# TASK DETAILS
Return all the entries below exactly, except for the images they hold.

# DATA SECTION
•••

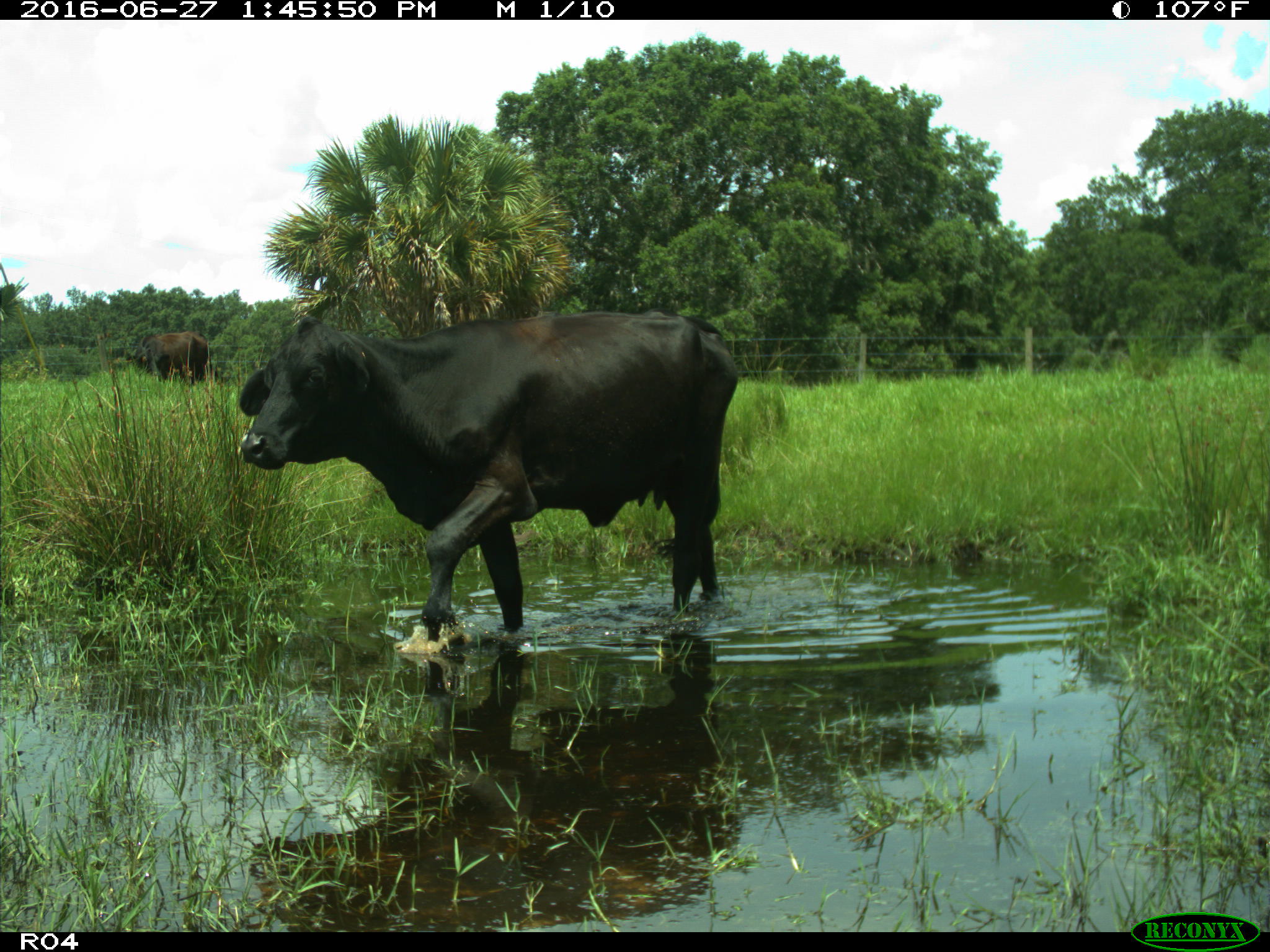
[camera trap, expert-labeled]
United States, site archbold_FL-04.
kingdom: Animalia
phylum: Chordata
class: Mammalia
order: Artiodactyla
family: Bovidae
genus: Bos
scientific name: Bos taurus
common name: domestic cow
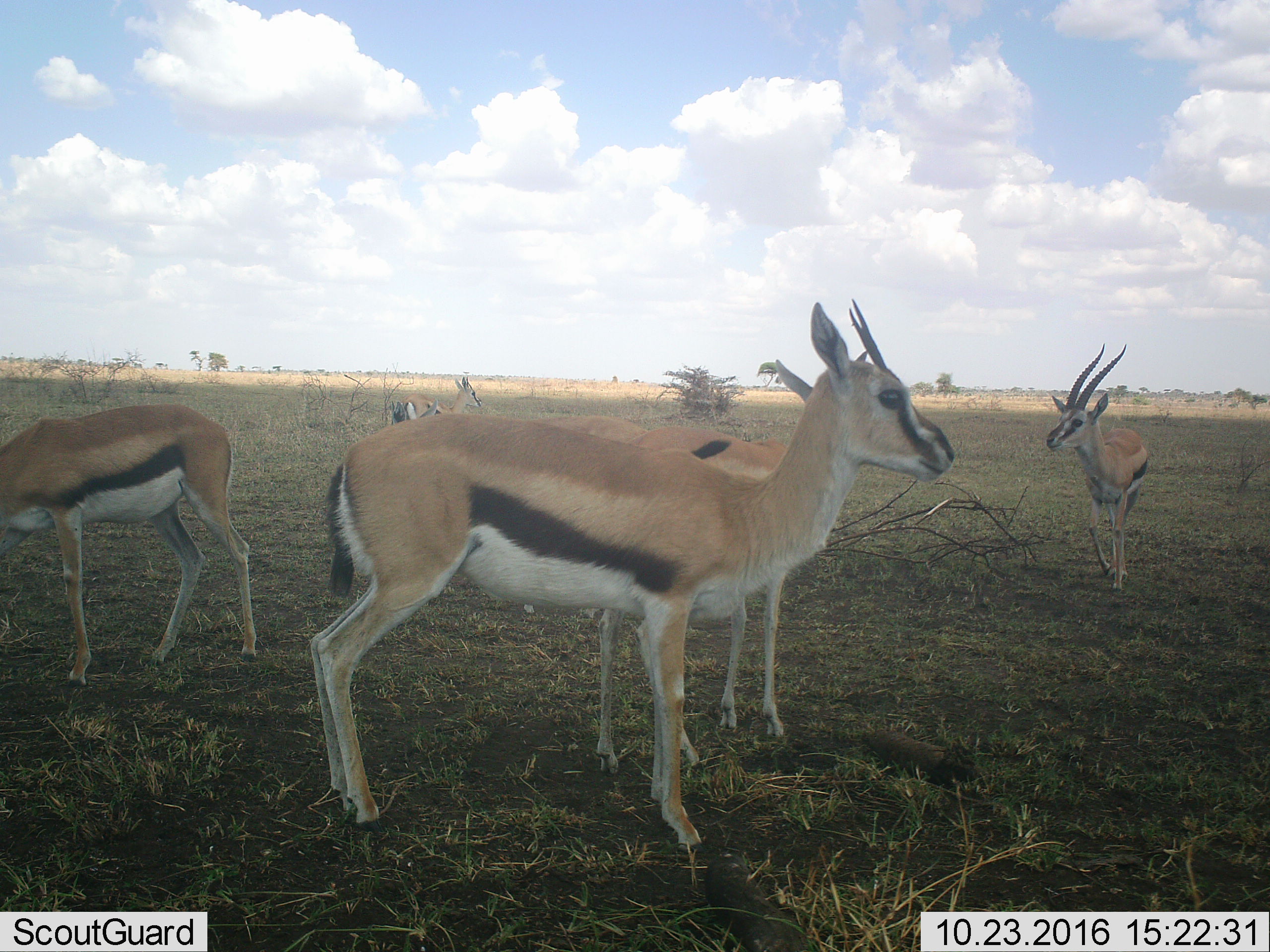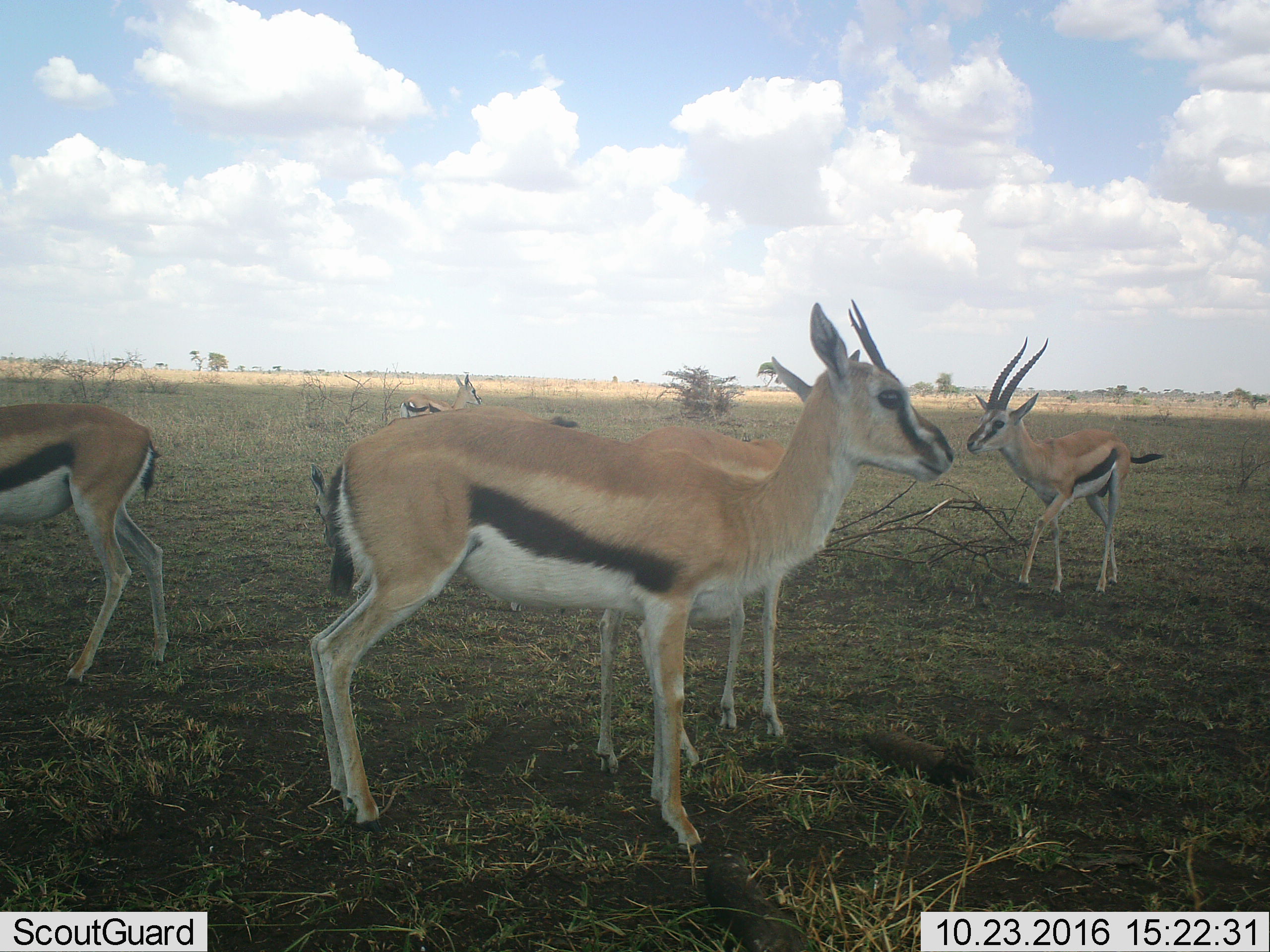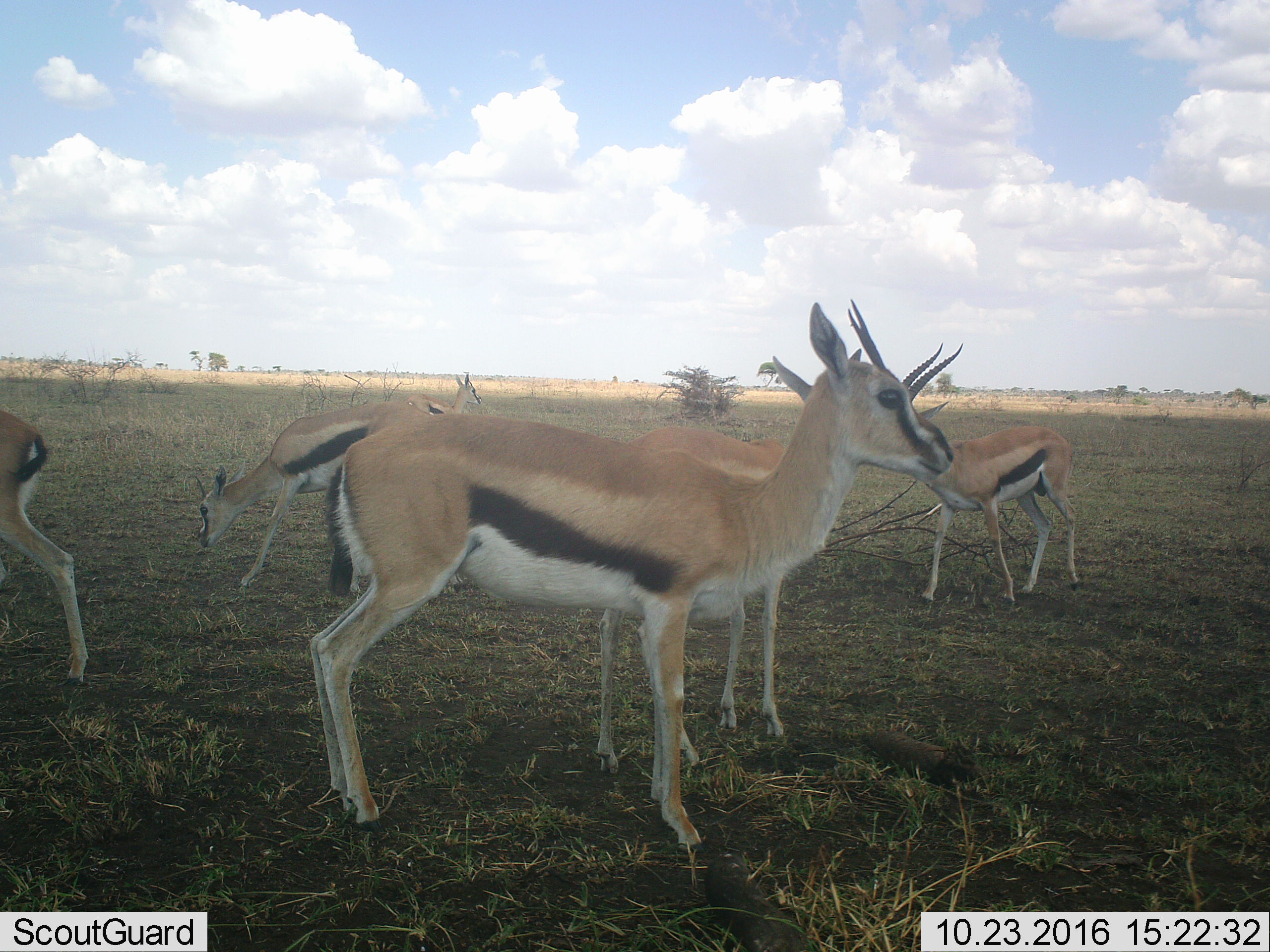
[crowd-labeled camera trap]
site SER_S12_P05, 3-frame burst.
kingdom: Animalia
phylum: Chordata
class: Mammalia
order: Artiodactyla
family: Bovidae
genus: Eudorcas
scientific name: Eudorcas thomsonii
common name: thomson's gazelle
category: gazellethomsons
Gazellethomsons (thomson's gazelle) (Eudorcas thomsonii), count 6. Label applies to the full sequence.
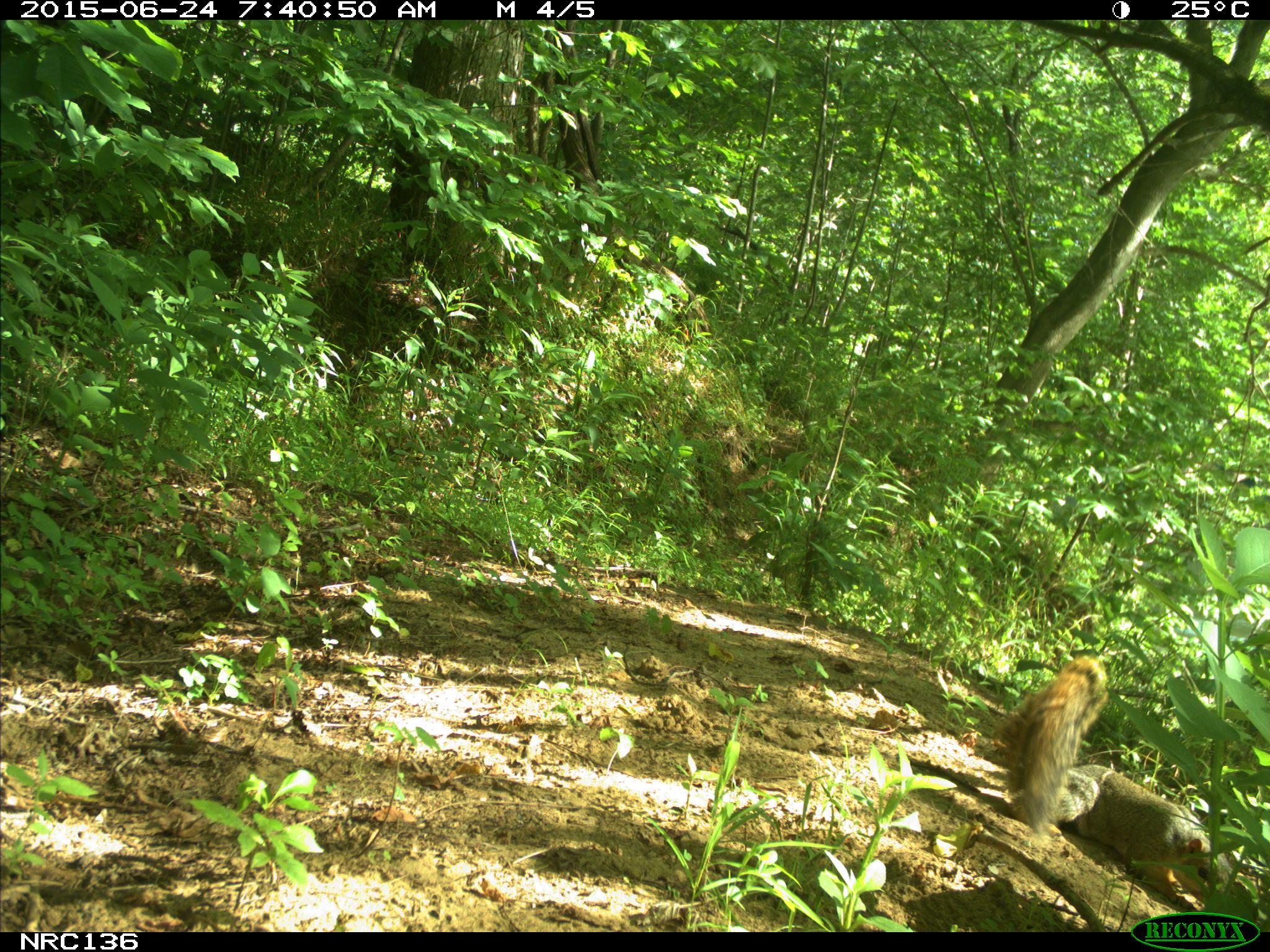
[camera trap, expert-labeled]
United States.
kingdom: Animalia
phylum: Chordata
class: Mammalia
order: Rodentia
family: Sciuridae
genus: Sciurus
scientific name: Sciurus niger cinereus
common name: eastern fox squirrel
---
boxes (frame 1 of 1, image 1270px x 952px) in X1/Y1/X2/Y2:
Eastern Fox Squirrel: 984/648/1233/913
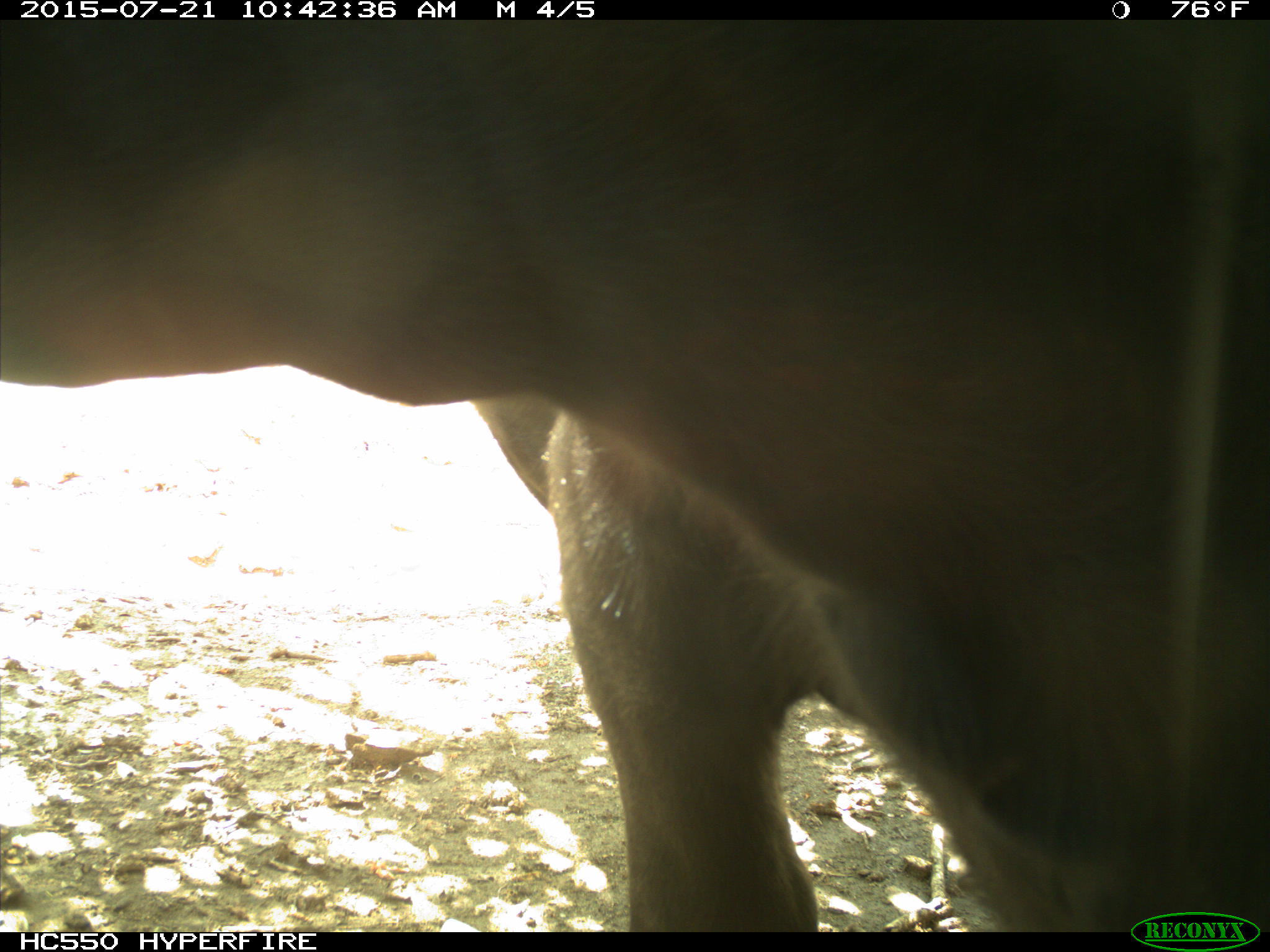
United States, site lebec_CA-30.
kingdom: Animalia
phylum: Chordata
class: Mammalia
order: Artiodactyla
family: Bovidae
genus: Bos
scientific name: Bos taurus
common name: domestic cow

•••

# EXERCISE OUTPUT
[camera trap, expert-labeled]
United States, site archbold_FL-04.
kingdom: Animalia
phylum: Chordata
class: Mammalia
order: Artiodactyla
family: Bovidae
genus: Bos
scientific name: Bos taurus
common name: domestic cow
[crowd-labeled camera trap]
site SER_S12_P05, 3-frame burst.
kingdom: Animalia
phylum: Chordata
class: Mammalia
order: Artiodactyla
family: Bovidae
genus: Eudorcas
scientific name: Eudorcas thomsonii
common name: thomson's gazelle
category: gazellethomsons
Gazellethomsons (thomson's gazelle) (Eudorcas thomsonii), count 6. Label applies to the full sequence.
[camera trap, expert-labeled]
United States.
kingdom: Animalia
phylum: Chordata
class: Mammalia
order: Rodentia
family: Sciuridae
genus: Sciurus
scientific name: Sciurus niger cinereus
common name: eastern fox squirrel
---
boxes (frame 1 of 1, image 1270px x 952px) in X1/Y1/X2/Y2:
Eastern Fox Squirrel: 984/648/1233/913
United States, site lebec_CA-30.
kingdom: Animalia
phylum: Chordata
class: Mammalia
order: Artiodactyla
family: Bovidae
genus: Bos
scientific name: Bos taurus
common name: domestic cow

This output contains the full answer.